(Spatial relation data)
______________________________
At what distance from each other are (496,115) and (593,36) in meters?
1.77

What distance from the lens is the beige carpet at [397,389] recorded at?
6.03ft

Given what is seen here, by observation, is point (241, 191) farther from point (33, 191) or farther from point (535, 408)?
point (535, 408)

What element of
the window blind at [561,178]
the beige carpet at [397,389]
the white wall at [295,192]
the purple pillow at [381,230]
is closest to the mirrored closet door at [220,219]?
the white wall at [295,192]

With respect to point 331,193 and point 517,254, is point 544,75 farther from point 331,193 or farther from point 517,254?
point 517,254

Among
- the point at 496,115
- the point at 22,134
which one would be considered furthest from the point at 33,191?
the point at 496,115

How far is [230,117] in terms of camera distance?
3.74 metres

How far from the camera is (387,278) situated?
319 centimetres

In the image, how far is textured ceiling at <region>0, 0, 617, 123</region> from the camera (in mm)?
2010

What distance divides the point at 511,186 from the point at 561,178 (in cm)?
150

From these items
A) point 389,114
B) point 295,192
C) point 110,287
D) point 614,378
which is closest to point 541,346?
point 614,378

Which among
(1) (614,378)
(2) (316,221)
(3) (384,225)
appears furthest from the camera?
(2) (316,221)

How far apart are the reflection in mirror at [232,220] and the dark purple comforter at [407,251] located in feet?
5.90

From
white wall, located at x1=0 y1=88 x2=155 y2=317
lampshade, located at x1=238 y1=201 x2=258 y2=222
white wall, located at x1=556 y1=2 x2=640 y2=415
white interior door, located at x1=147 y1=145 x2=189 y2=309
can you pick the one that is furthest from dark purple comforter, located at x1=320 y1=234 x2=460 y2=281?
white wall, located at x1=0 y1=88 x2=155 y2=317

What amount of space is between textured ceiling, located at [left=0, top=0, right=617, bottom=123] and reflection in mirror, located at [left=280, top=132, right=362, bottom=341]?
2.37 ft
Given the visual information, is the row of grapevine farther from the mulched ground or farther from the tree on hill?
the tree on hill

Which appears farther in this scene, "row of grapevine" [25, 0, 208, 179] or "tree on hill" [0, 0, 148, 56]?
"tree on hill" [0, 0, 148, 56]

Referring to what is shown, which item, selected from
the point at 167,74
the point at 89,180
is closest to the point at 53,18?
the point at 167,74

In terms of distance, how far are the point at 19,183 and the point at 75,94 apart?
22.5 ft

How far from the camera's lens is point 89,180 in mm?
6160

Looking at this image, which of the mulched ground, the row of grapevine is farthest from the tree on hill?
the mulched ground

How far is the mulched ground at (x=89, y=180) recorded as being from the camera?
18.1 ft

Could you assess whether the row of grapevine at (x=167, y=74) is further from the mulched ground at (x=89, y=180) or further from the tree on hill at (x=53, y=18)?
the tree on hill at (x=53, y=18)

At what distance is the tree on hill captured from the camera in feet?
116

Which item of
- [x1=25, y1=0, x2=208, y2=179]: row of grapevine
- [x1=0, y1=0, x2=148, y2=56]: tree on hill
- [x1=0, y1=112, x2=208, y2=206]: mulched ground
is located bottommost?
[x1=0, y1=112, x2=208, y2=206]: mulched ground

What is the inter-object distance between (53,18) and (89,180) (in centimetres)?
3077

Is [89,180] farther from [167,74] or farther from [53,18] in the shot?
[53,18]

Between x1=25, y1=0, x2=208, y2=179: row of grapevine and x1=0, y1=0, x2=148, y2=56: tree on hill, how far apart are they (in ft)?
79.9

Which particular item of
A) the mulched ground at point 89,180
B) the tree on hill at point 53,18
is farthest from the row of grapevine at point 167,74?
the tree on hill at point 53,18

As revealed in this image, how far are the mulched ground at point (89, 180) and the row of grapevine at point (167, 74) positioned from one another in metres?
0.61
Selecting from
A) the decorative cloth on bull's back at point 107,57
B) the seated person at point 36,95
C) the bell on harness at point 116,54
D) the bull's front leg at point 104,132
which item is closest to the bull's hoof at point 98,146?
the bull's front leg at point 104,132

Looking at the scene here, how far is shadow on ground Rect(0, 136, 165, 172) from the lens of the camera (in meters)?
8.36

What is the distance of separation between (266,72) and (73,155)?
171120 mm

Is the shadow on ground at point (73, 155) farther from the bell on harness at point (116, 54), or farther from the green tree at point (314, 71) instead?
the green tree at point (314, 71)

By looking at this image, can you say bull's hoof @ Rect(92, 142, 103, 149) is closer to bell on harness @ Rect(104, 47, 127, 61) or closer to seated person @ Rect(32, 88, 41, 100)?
______________________________
What the task requires — Take the line that contains "What is the inter-object" and each line after it down to the last of the records, and retype them exactly; add nothing else.

Full answer —
What is the inter-object distance between (53,18) and (89,180) (in centimetres)?
3077

Is [89,180] farther from [167,74] or farther from [53,18] in the shot?
[53,18]

Between x1=25, y1=0, x2=208, y2=179: row of grapevine and x1=0, y1=0, x2=148, y2=56: tree on hill, how far apart are they (in ft)?
79.9

Which particular item of
A) the mulched ground at point 89,180
B) the tree on hill at point 53,18
is farthest from the row of grapevine at point 167,74?
the tree on hill at point 53,18

As revealed in this image, how far are the mulched ground at point (89, 180) and the row of grapevine at point (167, 74) positioned from one another in metres?
0.61
Selecting from
A) the decorative cloth on bull's back at point 107,57
B) the seated person at point 36,95
C) the bell on harness at point 116,54
D) the bull's front leg at point 104,132
which item is closest to the bull's hoof at point 98,146?
the bull's front leg at point 104,132

Looking at the scene here, how far is shadow on ground Rect(0, 136, 165, 172) from the lens of the camera (in meters)?
8.36

What is the distance of separation between (266,72) and (73,155)?
171120 mm

Is the shadow on ground at point (73, 155) farther from the bell on harness at point (116, 54), or farther from the green tree at point (314, 71) instead?
the green tree at point (314, 71)

By looking at this image, can you say bull's hoof @ Rect(92, 142, 103, 149) is closer to bell on harness @ Rect(104, 47, 127, 61) or closer to seated person @ Rect(32, 88, 41, 100)?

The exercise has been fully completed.